* start *
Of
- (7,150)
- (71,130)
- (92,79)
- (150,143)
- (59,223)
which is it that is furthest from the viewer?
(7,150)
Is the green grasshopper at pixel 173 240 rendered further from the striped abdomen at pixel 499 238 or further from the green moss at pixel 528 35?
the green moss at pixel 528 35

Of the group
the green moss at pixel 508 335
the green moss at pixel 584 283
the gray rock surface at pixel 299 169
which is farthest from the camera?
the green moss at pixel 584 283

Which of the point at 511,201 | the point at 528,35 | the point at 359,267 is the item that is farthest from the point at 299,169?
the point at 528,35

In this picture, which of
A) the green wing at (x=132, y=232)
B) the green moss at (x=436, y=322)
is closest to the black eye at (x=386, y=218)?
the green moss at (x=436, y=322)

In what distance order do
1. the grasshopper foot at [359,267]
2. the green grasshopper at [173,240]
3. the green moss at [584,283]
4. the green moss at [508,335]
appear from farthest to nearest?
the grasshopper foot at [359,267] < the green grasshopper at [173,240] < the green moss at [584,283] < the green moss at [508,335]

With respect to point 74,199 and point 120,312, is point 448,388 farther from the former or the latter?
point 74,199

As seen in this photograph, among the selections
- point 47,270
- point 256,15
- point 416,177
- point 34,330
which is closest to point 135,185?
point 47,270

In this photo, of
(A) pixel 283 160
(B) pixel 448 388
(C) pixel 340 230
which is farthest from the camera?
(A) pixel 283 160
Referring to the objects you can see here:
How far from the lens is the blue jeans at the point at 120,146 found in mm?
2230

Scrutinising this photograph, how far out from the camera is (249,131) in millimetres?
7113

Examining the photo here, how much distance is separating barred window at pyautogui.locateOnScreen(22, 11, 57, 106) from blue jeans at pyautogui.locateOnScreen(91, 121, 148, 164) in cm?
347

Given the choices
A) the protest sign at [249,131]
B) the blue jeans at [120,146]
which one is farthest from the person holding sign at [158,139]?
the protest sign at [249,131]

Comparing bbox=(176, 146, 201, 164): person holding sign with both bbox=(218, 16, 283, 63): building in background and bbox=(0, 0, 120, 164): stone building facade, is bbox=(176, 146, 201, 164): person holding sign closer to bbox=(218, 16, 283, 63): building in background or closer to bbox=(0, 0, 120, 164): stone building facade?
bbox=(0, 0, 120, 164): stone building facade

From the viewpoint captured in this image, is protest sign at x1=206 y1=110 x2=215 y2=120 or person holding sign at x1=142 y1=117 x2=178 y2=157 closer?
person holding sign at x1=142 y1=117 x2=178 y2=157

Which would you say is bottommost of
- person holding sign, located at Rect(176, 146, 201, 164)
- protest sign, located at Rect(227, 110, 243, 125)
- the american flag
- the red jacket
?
* end *
-- What needs to be done --
Please retype the material starting at the line that contains "Given the choices" and ending at the last line of the material, keeping each line unchanged.

-- Result for this exercise --
Given the choices
A) the protest sign at [249,131]
B) the blue jeans at [120,146]
which one is farthest from the person holding sign at [158,139]?
the protest sign at [249,131]

Comparing bbox=(176, 146, 201, 164): person holding sign with both bbox=(218, 16, 283, 63): building in background and bbox=(0, 0, 120, 164): stone building facade, is bbox=(176, 146, 201, 164): person holding sign closer to bbox=(218, 16, 283, 63): building in background or closer to bbox=(0, 0, 120, 164): stone building facade?
bbox=(0, 0, 120, 164): stone building facade

From the viewpoint captured in this image, is protest sign at x1=206 y1=110 x2=215 y2=120 or person holding sign at x1=142 y1=117 x2=178 y2=157 closer?
person holding sign at x1=142 y1=117 x2=178 y2=157

Which would you say is bottommost of
- person holding sign, located at Rect(176, 146, 201, 164)
- protest sign, located at Rect(227, 110, 243, 125)
- the american flag
- the red jacket
?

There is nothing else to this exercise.